Mark Seligman, Jan Alexandersson and Kristiina Jokinen

Tracking Morphological and Semantic Co-occurrences in Spontaneous Dialogues

[Full Text]
[send contribution]
[debate procedure]
[copyright]


Overview of interactions

No Comment(s) Answer(s) Continued discussion
1 3.4.2000 Lars Ahrenberg
14.4.2000 Mark Seligman et al

C1. Lars Ahrenberg (3.4.2000)

This paper is a short one with only tentative results. The value of the approach remains to be proved (as the authors admit), but given this I still think there could be more to say about the approach and the use the authors want to make of it.

The paper describes a new set of facilities for tracking lexical co-occurrences. The underlying motivation is that such tracking could enable more accurate speech recognition and lexical disambiguation.
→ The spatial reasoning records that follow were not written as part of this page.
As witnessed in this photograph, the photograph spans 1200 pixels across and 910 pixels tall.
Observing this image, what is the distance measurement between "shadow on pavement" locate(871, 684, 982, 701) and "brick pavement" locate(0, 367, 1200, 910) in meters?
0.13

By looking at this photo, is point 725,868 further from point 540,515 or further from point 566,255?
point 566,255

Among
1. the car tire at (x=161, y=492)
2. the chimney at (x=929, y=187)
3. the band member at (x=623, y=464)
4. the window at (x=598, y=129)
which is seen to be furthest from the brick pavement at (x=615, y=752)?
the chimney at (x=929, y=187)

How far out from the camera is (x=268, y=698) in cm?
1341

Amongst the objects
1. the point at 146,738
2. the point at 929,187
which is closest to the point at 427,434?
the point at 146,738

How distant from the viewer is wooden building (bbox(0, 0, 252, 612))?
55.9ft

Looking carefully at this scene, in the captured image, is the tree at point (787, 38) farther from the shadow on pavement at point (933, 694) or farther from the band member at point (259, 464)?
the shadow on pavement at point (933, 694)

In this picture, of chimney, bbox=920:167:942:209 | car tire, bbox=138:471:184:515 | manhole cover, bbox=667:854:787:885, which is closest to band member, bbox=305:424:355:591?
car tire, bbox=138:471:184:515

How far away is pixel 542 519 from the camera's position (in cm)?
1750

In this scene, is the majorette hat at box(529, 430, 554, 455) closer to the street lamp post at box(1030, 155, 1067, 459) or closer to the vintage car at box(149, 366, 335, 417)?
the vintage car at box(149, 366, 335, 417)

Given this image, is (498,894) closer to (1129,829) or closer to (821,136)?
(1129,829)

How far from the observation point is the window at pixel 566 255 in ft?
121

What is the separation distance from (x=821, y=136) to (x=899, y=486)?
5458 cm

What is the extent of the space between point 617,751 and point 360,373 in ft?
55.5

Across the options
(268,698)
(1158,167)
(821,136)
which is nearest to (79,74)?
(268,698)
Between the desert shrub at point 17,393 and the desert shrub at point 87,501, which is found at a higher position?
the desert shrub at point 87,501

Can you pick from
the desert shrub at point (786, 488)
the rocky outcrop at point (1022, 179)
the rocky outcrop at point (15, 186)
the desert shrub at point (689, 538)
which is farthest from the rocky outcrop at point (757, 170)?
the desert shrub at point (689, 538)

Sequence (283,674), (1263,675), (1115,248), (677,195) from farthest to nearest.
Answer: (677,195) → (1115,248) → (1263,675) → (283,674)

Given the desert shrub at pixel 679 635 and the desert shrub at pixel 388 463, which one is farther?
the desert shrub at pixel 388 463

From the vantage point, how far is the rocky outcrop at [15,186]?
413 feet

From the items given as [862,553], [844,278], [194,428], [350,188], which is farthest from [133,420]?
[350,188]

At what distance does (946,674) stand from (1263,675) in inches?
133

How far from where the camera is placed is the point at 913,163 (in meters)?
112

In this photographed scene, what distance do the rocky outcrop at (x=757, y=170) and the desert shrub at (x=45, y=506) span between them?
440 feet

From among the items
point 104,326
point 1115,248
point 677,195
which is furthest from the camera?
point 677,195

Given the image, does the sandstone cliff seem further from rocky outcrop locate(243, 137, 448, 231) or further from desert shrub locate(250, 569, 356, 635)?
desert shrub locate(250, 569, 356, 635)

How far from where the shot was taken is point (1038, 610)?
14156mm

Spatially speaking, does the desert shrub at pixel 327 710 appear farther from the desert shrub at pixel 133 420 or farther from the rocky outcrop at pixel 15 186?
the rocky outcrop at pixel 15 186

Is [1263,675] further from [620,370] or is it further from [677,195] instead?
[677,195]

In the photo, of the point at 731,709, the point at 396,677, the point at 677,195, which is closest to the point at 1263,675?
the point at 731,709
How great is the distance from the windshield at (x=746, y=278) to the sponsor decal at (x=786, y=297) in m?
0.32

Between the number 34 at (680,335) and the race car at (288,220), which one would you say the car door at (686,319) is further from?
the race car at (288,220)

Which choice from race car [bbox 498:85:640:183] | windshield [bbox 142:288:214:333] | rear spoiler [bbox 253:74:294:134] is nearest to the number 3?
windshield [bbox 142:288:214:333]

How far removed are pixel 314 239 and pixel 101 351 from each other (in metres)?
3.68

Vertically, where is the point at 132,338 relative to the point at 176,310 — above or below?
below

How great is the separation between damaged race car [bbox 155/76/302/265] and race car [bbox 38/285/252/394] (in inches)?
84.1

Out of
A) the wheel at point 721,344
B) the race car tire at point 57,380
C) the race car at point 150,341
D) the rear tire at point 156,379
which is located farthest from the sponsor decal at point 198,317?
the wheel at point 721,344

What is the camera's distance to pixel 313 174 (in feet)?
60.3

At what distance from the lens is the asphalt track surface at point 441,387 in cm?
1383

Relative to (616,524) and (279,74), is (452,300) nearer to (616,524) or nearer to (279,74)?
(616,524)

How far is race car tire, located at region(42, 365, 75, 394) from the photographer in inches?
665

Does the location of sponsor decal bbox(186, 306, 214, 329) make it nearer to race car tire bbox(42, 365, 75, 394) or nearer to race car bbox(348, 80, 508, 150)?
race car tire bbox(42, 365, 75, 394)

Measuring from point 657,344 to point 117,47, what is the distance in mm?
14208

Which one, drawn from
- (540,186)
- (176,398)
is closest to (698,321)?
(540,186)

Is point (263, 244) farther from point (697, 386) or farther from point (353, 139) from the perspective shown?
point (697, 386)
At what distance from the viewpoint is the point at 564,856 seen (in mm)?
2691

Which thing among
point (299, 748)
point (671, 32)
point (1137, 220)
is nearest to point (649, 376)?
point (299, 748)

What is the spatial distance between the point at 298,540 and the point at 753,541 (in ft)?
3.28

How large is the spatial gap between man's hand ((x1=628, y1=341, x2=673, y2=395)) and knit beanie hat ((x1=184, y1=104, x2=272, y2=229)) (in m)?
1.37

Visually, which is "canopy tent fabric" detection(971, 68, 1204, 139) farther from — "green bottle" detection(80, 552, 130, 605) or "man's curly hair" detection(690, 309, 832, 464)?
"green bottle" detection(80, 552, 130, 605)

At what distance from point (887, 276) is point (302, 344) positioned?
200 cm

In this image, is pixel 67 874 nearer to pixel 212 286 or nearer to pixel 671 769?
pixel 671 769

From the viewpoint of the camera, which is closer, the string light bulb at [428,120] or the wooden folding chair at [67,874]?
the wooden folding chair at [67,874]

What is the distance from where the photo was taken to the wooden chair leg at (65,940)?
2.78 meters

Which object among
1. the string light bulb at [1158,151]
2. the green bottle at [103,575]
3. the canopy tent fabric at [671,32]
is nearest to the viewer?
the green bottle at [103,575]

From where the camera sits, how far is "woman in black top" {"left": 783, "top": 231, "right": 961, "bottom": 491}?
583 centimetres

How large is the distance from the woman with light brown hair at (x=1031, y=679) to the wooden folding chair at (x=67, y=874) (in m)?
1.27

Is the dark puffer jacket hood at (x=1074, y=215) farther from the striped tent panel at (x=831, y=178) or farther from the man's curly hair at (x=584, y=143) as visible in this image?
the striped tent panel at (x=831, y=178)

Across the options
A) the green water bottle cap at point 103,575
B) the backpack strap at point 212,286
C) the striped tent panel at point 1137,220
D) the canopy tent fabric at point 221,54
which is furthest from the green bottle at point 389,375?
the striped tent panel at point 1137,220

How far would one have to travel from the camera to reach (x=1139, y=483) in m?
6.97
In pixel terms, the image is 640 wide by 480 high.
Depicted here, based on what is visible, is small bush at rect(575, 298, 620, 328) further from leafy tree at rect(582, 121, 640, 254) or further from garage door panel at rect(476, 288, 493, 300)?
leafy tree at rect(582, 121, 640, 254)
Several functions are provided that given a morph in a discourse segment, a window consisting of that segment and a number of segments to the right, can predict a set of morphs that are likely to occur within that window.

As the most innovative part of the paper is this idea of semantic smoothing it is unfortunate that it is not explained in more detail, nor is it tested in the proof-of-concept evaluation. In fact, it is not clear to the reader whether what is done is smoothing or something else such as inheritance or generalization. As an example, let Q(M1,M21) be 0.2 for two morphs M1 and M2, Q(cat(M1),cat(M2)) be 0.2 and let M2 have 8 category mates, M22-M29. What should be the value of Q(M1,M22) given that M22 does not occur in the corpus? Is anything taken away from Q(M1,M2) in order to take care of the mates, or are they simply assigned the same conditional probability as Q(M1,M21)? If the latter is the case it seems misleading to talk about smoothing.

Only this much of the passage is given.